Many of us have walked that road the other way around. They had the guts to examine the faith of their fathers and friends, and found that they could no longer share it. At that point, though, the roads split.
Some people decide to keep their conclusions to themselves, and go through the motions of their former religion.
Some break with their church, and with all the friends they had in there, and with their families.
And some manage to keep their friends even after they have lost their faith.
There must be something more involved here than raw courage alone. What works, and what doesn’t? In this state, religion is an all-embracing part of social life. That means that if you lose all your friends who go to church, you may end up with very few friends indeed. And that means that the search for a successful communication strategy is of vital importance to a lot of independent thinkers. In fact, it is such a vital issue that we would like to devote the next newsletter to it, and the June membership meeting as well.
By pooling our experiences, we may be able to make a map for those who still are on the road.
So please write the Utah Humanist and tell: how did you deal with your doubts? How did you tell others about them? And did it hurt you or those around you? Would you have done things differently if you had known the outcome?

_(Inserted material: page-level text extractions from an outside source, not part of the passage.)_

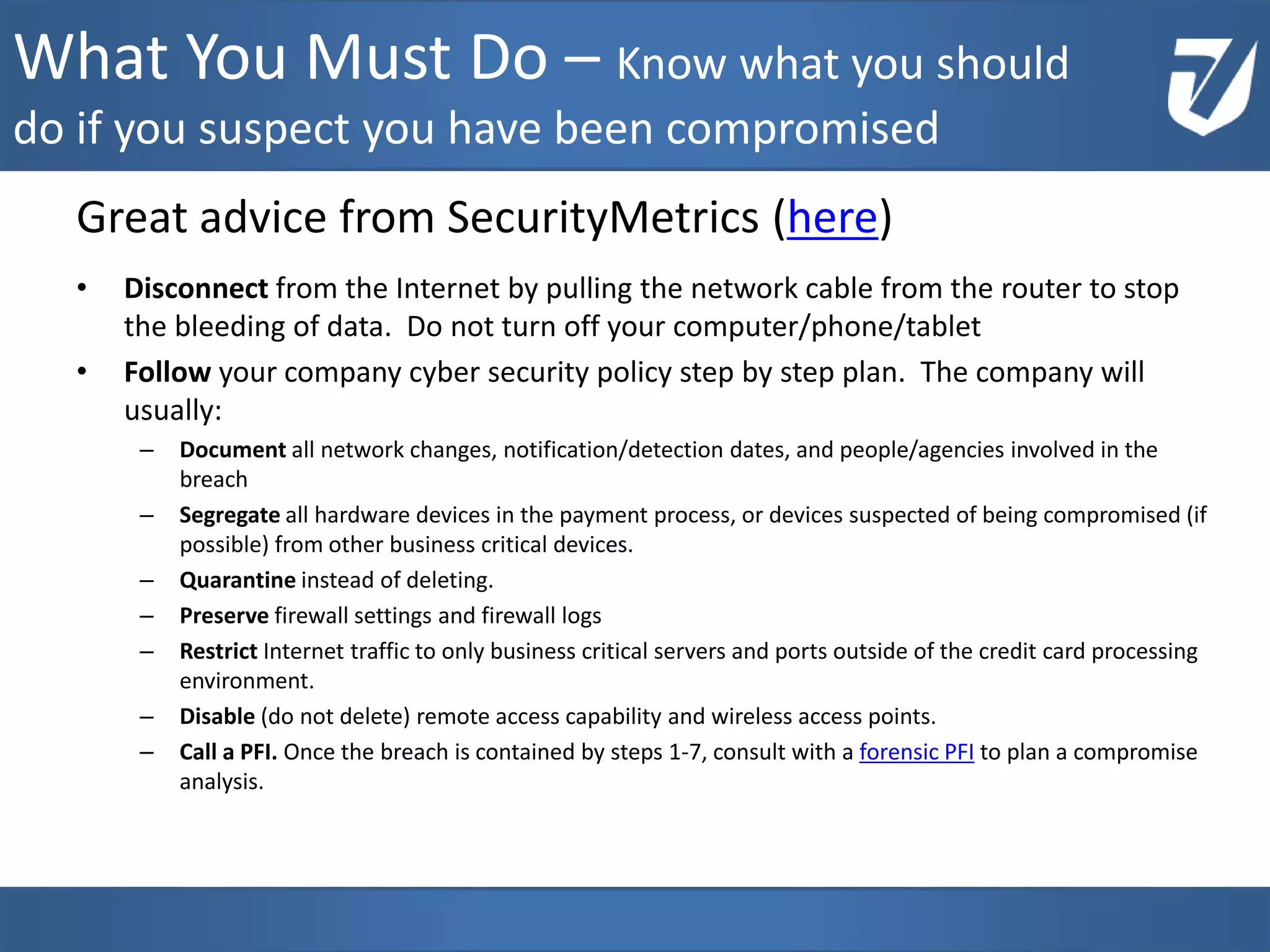 What You Must Do – Know what you should do if you suspect you have been compromised

Great advice from SecurityMetrics (here)

• Disconnect from the Internet by pulling the network cable from the router to stop the bleeding of data. Do not turn off your computer/phone/tablet
• Follow your company cyber security policy step by step plan. The company will usually:
– Document all network changes, notification/detection dates, and people/agencies involved in the breach
– Segregate all hardware devices in the payment process, or devices suspected of being compromised (if possible) from other business critical devices.
– Quarantine instead of deleting.
– Preserve firewall settings and firewall logs
– Restrict Internet traffic to only business critical servers and ports outside of the credit card processing environment.
– Disable (do not delete) remote access capability and wireless access points.
– Call a PFI. Once the breach is contained by steps 1-7, consult with a forensic PFI to plan a compromise analysis.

We are waiting to hear from you.
Sex Education
I would not want to be a teenager in this day and age. The average age at which contemporary Americans have their first sexual encounter is at 16 years and two months. (At 16, you can get your driver’s license. Is this a coincidence?) But the number differs by sex, by region, and by individual.

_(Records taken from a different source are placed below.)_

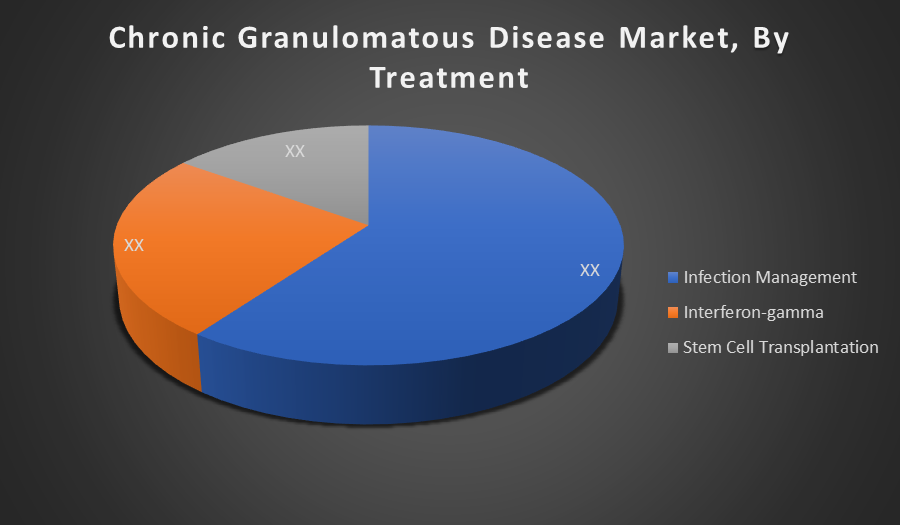 Chronic Granulomatous Disease Market, By Treatment

XX
XX
XX

Infection Management
Interferon-gamma
Stem Cell Transplantation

Imagine being 16, and your hormones running riot on your system. Imagine looking deep in the eyes of your first Meaningful Other. And imagine having to say: “Uh, sweetheart, before we go any further, can I ask you something? Are you a virgin? Certifiably so? And if not, when was your last test for AIDS, gonorrhea, herpes, genital warts, and other nasties? Can I see the results, please? Do you like me enough to not fool around with others? What kind of birth control do you prefer? What are the odds on that method?”

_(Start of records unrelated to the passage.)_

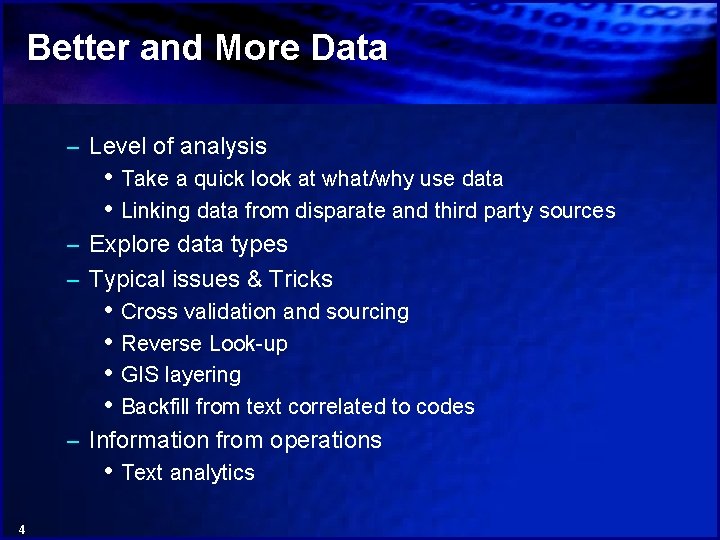 Better and More Data

– Level of analysis
• Take a quick look at what/why use data
• Linking data from disparate and third party sources
– Explore data types
– Typical issues & Tricks
• Cross validation and sourcing
• Reverse Look-up
• GIS layering
• Backfill from text correlated to codes
– Information from operations
• Text analytics

4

Forget it. To ask sensible, potentially life-saving questions like that, not only do you have to know what to ask, you also have to have the guts to ask them. Mere factual education is not enough; if I were a teenager today, and learned just the scary facts, chances are I would still be single and lonely by the year 2005. Next to facts, you also need the attitude that will let you act on them. You need indoctrination. And not just you, everybody else around you needs to be well informed and just as well adjusted. Are they?
Utah has a yes-but-no policy on sex education in public schools. The way it was explained to me by the State Education Office, yes sex ed is a part of the core curriculum, which means that every student has a right to be taught all the facts of life. But no, that right is not unconditional, because the parents have to give their consent for the student to attend the sex ed lessons. But yes, if a student has a question about sex, that question needs to be answered fully, honestly, and right there, consent or no. But no, such questions can not be engineered, they must be spontaneous. Can each teacher answer those questions? Yes, there is a curriculum available. But no, teachers can not be required to teach sex ed. But yes, outside instructors can be allowed. But no, that is at the principle’s discretion. And yes, he can decide not to have sex ed taught at his school.
For the majority of young persons in Utah, the resulting lack of full knowledge is not going to have any effect. They are going to do what they have been told is right, and abstain, and marry young. It is the young who don’t belong to the majority social grouping, or who rebel against its dictates, for whom a little bit of knowledge may be a deadly, dangerous thing.